#### [Directions for this task]
Show every line of the entries that contains the string "instances". Case counts.

#### [Records shown]
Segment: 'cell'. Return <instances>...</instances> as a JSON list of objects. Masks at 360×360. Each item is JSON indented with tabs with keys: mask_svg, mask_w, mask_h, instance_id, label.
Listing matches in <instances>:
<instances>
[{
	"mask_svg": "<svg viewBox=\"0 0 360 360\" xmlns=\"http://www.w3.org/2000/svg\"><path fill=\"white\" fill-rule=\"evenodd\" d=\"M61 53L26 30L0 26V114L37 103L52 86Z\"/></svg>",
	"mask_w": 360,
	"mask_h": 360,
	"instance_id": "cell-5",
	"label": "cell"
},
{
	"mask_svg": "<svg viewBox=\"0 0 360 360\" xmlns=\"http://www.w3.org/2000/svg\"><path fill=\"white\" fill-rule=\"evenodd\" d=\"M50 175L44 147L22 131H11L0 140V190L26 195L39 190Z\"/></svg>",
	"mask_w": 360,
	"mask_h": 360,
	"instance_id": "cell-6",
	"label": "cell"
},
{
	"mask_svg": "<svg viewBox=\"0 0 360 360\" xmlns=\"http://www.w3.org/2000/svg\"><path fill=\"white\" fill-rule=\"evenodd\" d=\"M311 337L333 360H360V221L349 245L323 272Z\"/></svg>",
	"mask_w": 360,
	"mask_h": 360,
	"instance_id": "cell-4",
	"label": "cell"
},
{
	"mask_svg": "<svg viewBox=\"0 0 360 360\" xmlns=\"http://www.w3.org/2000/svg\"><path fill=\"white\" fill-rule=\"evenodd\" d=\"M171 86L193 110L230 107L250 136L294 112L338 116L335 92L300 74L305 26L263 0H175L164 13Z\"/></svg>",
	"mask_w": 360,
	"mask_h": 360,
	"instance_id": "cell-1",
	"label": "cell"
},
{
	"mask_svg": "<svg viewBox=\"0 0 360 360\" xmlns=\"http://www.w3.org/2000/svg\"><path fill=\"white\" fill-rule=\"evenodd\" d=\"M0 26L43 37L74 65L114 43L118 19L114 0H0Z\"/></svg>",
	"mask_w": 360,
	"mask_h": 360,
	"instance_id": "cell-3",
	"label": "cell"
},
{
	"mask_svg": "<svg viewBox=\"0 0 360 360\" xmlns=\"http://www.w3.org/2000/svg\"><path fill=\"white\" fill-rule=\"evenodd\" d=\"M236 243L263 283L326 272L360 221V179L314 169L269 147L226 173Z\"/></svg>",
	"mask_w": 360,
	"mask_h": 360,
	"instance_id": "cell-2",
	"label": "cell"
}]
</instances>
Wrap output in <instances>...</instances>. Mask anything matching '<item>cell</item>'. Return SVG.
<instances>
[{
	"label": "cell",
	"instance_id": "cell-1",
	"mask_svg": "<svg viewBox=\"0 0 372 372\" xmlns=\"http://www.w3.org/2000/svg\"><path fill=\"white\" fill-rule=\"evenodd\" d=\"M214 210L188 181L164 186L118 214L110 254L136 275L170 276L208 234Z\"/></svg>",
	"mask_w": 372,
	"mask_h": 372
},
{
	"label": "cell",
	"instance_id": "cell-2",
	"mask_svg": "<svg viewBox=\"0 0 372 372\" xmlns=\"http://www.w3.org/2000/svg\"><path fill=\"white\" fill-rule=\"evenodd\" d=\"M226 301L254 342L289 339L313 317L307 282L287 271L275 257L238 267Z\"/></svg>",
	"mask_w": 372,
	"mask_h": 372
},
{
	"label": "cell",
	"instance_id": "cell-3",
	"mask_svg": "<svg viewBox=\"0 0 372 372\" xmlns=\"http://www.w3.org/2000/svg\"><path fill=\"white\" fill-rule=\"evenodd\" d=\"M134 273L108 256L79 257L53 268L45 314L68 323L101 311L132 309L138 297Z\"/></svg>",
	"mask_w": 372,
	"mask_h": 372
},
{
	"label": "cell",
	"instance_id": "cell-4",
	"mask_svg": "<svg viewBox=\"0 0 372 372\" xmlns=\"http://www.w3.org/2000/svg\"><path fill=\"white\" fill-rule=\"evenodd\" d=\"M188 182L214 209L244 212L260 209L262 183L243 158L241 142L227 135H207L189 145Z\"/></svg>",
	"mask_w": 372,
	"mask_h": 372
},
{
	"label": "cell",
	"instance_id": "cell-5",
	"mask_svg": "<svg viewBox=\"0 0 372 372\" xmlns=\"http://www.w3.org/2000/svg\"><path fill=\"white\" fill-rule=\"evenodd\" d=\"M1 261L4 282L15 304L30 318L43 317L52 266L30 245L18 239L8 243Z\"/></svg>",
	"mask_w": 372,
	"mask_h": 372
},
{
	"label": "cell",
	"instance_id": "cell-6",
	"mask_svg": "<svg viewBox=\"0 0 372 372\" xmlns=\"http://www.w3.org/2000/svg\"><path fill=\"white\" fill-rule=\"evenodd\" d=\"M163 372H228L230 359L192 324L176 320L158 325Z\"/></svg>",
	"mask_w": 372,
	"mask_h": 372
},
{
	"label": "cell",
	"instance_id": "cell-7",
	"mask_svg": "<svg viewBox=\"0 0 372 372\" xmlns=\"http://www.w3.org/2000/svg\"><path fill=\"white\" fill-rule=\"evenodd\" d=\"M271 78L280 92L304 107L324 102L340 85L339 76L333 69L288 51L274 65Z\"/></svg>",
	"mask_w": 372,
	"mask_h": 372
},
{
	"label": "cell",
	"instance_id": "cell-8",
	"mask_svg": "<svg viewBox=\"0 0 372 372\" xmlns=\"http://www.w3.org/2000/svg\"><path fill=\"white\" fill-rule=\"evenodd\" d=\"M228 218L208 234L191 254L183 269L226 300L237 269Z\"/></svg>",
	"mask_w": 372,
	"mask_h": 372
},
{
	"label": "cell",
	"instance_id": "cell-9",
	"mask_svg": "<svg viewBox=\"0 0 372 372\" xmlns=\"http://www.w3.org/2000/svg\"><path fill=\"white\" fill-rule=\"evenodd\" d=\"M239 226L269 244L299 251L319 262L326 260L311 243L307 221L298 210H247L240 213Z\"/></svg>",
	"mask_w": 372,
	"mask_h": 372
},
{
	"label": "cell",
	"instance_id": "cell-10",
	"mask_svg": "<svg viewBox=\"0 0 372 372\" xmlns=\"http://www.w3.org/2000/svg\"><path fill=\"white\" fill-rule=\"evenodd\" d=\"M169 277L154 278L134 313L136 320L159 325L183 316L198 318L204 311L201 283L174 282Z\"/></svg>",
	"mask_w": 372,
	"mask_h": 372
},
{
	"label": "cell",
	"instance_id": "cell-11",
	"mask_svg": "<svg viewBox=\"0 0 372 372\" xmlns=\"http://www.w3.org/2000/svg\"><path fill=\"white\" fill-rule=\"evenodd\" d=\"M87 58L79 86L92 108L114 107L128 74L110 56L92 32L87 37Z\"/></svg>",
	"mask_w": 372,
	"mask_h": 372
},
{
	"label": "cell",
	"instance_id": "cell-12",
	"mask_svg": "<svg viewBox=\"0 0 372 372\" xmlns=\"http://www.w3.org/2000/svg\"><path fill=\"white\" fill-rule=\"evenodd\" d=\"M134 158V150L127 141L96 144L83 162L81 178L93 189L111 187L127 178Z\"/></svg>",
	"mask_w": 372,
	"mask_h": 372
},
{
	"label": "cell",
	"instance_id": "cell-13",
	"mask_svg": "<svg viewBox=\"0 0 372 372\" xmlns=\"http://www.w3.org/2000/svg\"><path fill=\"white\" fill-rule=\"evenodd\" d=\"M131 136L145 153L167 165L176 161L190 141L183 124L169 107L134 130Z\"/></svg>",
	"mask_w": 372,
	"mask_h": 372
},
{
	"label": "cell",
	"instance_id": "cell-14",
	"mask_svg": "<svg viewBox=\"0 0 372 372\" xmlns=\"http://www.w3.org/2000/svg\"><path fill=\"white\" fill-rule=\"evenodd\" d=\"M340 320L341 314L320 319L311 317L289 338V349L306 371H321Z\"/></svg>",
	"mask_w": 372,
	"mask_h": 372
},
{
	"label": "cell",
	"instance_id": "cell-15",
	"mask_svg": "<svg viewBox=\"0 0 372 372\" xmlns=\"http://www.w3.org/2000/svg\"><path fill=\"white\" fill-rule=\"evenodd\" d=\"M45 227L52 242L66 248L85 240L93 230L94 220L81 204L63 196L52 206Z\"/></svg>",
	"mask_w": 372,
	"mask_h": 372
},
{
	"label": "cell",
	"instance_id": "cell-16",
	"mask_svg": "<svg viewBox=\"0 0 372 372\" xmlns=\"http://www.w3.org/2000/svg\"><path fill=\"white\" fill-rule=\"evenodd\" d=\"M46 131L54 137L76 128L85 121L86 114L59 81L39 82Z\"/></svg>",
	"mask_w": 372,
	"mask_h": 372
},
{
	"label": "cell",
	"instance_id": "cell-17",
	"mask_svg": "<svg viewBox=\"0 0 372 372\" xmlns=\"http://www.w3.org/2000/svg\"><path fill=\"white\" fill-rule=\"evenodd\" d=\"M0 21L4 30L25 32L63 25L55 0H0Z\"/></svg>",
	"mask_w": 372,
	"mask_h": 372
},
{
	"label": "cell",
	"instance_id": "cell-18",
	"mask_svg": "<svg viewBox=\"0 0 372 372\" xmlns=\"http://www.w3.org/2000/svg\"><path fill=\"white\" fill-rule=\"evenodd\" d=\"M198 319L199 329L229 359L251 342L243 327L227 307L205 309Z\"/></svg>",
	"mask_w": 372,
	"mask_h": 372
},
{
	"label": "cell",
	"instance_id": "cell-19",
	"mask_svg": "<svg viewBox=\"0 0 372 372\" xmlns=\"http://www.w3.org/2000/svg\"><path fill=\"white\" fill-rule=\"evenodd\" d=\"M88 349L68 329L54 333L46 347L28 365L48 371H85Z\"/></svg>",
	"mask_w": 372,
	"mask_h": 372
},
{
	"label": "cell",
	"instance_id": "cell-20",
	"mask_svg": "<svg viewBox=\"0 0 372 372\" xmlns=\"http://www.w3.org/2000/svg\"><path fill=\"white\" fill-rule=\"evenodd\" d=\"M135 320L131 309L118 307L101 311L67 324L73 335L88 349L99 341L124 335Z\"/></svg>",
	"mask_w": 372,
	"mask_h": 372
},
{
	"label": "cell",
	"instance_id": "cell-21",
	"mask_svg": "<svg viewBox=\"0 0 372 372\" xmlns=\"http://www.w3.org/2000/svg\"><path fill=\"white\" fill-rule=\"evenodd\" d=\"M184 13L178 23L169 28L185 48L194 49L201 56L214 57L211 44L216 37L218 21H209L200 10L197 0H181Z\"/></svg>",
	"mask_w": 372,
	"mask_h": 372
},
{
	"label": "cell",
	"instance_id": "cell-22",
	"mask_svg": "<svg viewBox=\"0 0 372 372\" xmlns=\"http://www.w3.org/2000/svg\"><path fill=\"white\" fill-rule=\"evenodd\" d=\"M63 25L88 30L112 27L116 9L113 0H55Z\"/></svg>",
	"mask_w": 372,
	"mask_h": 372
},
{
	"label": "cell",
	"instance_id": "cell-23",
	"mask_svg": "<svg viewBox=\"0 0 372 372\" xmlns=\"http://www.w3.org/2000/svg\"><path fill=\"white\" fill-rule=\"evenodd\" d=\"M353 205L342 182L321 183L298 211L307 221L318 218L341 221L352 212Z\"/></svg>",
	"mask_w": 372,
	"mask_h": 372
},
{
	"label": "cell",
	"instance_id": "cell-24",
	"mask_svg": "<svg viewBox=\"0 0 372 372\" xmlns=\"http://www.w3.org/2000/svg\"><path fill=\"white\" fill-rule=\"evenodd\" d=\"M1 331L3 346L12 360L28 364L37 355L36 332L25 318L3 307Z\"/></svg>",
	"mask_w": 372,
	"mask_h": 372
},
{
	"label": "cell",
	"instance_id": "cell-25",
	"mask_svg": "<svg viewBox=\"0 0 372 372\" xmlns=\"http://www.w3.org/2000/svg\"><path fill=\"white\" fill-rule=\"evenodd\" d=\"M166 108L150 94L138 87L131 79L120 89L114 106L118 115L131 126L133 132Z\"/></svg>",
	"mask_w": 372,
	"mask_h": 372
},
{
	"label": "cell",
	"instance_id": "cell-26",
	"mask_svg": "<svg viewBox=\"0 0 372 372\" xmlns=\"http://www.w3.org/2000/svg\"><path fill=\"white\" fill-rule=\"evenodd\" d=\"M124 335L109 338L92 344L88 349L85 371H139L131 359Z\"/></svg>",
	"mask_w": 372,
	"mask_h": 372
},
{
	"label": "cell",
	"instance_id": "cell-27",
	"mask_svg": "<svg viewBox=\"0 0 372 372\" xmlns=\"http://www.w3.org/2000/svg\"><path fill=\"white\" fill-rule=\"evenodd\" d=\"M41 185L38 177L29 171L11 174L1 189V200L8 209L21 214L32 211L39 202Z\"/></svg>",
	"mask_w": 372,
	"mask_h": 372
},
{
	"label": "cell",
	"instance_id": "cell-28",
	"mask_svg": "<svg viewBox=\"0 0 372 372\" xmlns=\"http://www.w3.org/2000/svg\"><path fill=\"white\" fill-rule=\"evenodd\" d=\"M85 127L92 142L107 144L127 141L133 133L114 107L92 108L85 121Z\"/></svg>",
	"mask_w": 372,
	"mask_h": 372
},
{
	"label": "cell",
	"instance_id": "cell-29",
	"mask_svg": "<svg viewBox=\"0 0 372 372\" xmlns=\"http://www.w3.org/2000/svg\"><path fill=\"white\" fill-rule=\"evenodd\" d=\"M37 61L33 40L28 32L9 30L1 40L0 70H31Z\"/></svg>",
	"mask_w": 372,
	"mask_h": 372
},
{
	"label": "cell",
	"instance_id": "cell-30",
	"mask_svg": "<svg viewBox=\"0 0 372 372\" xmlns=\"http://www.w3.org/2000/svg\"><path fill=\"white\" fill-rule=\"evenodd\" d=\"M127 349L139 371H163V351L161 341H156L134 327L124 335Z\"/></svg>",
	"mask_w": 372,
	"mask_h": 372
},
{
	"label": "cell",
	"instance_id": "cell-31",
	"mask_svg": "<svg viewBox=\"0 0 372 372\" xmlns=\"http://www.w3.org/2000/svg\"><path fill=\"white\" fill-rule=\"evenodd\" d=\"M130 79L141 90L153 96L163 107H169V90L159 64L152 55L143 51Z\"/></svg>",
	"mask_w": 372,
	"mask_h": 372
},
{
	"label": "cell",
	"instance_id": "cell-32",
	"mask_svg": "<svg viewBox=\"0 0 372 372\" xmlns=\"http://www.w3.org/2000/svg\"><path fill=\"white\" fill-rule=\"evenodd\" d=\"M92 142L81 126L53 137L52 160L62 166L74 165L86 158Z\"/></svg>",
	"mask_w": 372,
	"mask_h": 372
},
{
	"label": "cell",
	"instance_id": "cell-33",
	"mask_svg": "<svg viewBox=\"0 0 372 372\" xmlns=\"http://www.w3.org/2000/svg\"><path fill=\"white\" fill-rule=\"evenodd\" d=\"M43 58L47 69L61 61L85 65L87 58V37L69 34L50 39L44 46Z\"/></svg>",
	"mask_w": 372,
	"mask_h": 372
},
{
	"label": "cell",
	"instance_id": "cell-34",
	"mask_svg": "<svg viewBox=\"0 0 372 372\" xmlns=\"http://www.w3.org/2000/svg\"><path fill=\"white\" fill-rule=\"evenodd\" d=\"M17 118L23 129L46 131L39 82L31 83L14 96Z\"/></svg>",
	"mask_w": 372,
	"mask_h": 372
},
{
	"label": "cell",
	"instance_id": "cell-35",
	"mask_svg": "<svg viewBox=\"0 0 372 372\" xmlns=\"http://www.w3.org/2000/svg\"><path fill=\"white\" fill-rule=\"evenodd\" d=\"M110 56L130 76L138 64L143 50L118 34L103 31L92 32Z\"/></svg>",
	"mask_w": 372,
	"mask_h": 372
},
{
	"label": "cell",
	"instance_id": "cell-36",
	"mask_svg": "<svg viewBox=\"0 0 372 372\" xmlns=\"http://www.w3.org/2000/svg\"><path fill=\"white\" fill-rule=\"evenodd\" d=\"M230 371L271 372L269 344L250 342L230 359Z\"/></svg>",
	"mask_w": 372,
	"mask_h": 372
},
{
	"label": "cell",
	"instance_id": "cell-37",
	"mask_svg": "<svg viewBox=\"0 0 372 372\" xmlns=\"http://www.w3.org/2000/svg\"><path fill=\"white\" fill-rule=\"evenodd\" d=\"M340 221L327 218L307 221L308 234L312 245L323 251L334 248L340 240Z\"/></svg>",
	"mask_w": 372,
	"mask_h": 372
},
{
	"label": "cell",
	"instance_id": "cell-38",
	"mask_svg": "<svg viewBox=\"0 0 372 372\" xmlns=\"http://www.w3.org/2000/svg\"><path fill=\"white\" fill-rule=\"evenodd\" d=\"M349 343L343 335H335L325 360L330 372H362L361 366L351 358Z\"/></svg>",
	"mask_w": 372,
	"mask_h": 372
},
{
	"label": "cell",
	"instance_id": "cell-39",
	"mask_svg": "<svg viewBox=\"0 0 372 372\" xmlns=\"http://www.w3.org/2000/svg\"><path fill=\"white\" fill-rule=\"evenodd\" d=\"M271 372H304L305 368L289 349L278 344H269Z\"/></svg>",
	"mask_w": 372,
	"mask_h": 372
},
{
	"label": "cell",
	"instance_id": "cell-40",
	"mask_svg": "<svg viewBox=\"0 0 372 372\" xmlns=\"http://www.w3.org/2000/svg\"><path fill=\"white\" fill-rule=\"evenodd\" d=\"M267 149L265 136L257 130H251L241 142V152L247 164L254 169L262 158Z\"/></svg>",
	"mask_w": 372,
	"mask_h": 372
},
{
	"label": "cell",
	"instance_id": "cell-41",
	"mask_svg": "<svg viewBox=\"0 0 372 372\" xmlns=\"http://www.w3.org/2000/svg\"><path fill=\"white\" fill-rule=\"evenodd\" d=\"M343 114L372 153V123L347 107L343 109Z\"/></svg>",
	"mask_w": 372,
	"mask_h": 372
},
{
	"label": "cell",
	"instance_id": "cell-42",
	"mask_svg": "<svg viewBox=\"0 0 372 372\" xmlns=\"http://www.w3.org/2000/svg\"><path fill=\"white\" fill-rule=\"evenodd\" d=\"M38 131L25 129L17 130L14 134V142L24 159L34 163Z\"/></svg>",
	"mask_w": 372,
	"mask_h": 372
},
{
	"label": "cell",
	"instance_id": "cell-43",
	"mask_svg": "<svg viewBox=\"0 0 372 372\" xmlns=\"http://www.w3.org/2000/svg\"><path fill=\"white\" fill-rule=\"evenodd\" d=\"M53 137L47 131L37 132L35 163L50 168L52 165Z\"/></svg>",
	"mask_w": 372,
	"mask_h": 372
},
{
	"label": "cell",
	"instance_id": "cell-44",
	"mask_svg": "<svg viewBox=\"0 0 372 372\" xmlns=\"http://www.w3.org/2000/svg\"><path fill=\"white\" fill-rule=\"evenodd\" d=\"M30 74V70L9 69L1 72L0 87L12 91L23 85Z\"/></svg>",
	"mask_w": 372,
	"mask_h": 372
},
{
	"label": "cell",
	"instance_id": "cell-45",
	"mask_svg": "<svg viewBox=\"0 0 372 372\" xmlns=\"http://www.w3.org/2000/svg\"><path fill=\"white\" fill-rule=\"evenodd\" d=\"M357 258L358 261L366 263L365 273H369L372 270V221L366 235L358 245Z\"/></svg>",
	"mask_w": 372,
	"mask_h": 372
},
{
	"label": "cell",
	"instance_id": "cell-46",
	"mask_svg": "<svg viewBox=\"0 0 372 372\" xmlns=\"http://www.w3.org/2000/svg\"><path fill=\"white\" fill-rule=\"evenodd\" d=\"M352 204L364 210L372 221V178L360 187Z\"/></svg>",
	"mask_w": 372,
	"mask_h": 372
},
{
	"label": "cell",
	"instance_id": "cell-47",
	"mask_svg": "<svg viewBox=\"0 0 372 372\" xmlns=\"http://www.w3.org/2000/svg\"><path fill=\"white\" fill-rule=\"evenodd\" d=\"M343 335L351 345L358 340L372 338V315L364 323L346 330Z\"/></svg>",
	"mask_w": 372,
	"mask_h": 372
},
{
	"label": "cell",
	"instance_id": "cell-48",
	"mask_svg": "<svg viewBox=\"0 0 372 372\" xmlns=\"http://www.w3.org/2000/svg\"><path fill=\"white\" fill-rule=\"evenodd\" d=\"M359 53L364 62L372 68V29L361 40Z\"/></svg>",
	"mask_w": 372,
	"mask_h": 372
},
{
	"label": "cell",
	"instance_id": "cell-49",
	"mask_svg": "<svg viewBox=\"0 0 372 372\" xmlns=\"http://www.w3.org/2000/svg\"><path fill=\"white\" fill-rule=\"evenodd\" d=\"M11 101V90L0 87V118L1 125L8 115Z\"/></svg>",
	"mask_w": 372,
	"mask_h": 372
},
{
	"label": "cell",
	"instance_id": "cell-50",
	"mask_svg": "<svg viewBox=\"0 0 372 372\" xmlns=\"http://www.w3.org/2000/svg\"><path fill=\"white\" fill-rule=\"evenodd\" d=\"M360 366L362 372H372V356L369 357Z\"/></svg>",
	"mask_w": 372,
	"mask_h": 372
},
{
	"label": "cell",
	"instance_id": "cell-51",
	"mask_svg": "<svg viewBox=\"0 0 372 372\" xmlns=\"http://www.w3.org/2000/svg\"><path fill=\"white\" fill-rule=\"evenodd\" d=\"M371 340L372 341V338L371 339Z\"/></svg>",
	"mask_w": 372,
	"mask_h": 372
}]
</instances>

#### [Result for this exercise]
Segment: 'cell'. Return <instances>...</instances> as a JSON list of objects. Masks at 360×360. Each item is JSON indented with tabs with keys: mask_svg, mask_w, mask_h, instance_id, label.
Listing matches in <instances>:
<instances>
</instances>
Wrap output in <instances>...</instances>. Mask anything matching '<item>cell</item>'. Return SVG.
<instances>
</instances>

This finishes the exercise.